> **Records shown**:
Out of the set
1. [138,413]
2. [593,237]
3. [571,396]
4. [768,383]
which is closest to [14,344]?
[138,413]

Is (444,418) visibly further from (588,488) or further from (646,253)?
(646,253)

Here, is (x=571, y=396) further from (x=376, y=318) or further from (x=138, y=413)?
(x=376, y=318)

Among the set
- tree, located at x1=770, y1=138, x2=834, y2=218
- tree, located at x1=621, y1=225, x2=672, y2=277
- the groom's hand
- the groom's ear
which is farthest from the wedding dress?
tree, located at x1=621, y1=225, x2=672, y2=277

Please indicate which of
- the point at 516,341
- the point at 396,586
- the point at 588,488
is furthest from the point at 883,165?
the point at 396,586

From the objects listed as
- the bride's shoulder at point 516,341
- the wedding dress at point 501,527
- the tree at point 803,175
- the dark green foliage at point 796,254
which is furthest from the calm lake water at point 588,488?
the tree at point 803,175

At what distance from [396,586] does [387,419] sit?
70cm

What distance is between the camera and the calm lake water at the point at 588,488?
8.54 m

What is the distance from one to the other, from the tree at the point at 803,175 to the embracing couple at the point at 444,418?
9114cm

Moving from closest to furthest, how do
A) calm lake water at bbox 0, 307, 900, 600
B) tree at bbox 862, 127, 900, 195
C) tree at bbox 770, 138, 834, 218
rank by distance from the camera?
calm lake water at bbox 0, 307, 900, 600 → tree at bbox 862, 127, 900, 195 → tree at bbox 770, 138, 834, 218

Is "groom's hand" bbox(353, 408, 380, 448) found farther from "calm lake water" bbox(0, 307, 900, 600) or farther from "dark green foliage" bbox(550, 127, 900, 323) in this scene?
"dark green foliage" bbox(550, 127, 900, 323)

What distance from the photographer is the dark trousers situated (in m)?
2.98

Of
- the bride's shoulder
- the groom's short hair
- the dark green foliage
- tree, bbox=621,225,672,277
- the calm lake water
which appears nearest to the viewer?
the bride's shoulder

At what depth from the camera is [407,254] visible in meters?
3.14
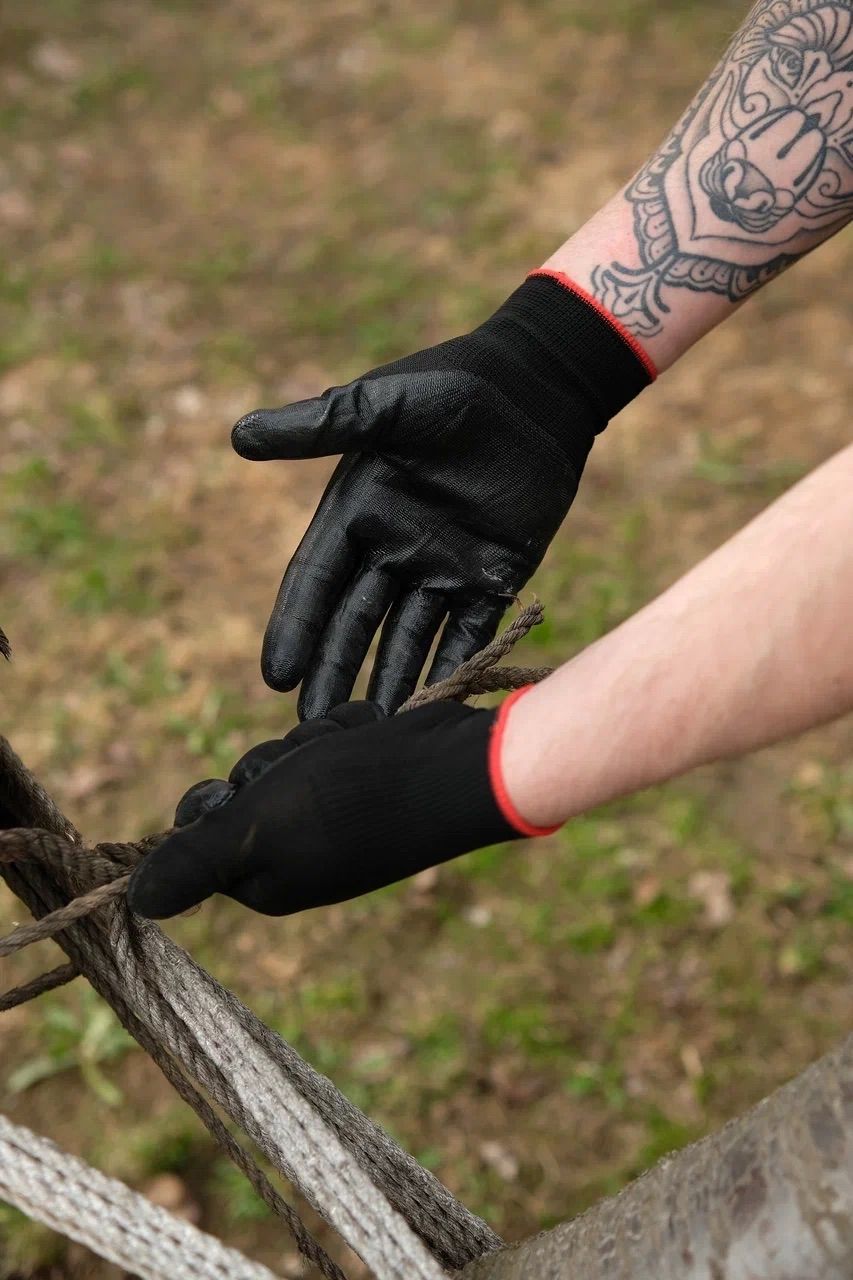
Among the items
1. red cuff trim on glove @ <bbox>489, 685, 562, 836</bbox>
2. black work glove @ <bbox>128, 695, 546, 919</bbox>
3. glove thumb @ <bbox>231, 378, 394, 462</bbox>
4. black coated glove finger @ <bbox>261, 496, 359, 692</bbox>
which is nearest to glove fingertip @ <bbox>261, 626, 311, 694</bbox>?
black coated glove finger @ <bbox>261, 496, 359, 692</bbox>

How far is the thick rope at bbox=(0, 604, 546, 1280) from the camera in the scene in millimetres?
1186

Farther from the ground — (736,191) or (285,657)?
(736,191)

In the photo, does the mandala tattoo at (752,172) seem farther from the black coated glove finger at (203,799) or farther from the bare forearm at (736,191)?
the black coated glove finger at (203,799)

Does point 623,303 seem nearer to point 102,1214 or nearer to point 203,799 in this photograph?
point 203,799

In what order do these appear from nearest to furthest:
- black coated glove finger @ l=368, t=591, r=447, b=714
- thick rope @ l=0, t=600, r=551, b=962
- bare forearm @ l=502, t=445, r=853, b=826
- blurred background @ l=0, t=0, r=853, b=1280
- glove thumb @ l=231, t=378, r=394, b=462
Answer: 1. bare forearm @ l=502, t=445, r=853, b=826
2. thick rope @ l=0, t=600, r=551, b=962
3. glove thumb @ l=231, t=378, r=394, b=462
4. black coated glove finger @ l=368, t=591, r=447, b=714
5. blurred background @ l=0, t=0, r=853, b=1280

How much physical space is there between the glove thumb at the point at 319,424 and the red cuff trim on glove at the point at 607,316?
428 mm

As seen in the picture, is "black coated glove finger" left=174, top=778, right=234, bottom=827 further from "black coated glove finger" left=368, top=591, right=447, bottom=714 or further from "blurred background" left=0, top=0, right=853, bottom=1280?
"blurred background" left=0, top=0, right=853, bottom=1280

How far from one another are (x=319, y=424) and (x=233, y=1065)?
0.91 meters

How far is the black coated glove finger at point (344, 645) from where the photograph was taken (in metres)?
1.80

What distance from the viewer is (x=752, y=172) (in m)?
1.97

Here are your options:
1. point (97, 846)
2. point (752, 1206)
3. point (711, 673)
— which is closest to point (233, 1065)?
point (97, 846)

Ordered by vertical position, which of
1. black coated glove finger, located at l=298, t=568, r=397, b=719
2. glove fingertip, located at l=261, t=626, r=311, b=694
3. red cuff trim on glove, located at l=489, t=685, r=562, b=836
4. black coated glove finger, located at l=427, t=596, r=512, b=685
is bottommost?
black coated glove finger, located at l=427, t=596, r=512, b=685

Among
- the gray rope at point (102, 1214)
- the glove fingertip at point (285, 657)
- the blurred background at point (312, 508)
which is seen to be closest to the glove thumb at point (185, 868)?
the gray rope at point (102, 1214)

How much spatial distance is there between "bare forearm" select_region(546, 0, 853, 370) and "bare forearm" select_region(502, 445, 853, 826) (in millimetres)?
960
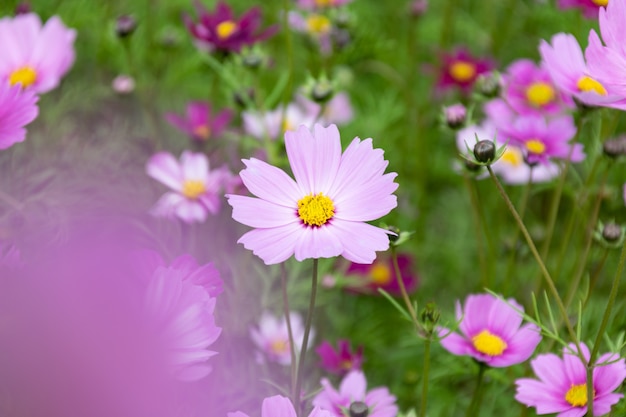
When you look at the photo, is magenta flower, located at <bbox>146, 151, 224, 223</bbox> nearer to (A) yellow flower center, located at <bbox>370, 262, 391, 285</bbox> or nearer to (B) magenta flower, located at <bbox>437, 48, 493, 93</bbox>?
(A) yellow flower center, located at <bbox>370, 262, 391, 285</bbox>

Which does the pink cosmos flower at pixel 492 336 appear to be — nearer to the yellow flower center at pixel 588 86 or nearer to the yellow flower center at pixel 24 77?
the yellow flower center at pixel 588 86

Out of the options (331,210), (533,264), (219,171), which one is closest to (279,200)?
(331,210)

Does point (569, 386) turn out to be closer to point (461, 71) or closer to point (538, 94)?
point (538, 94)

> **Exercise goal**:
Repeat the stretch of the material from the line containing "Out of the options" through the end of the material, copying each line word for word.

> **The reply**:
Out of the options (331,210), (533,264), (219,171), which one is closest to (279,200)?
(331,210)

Does point (569, 386) turn out to be closer to point (461, 71) or closer to point (538, 94)?
point (538, 94)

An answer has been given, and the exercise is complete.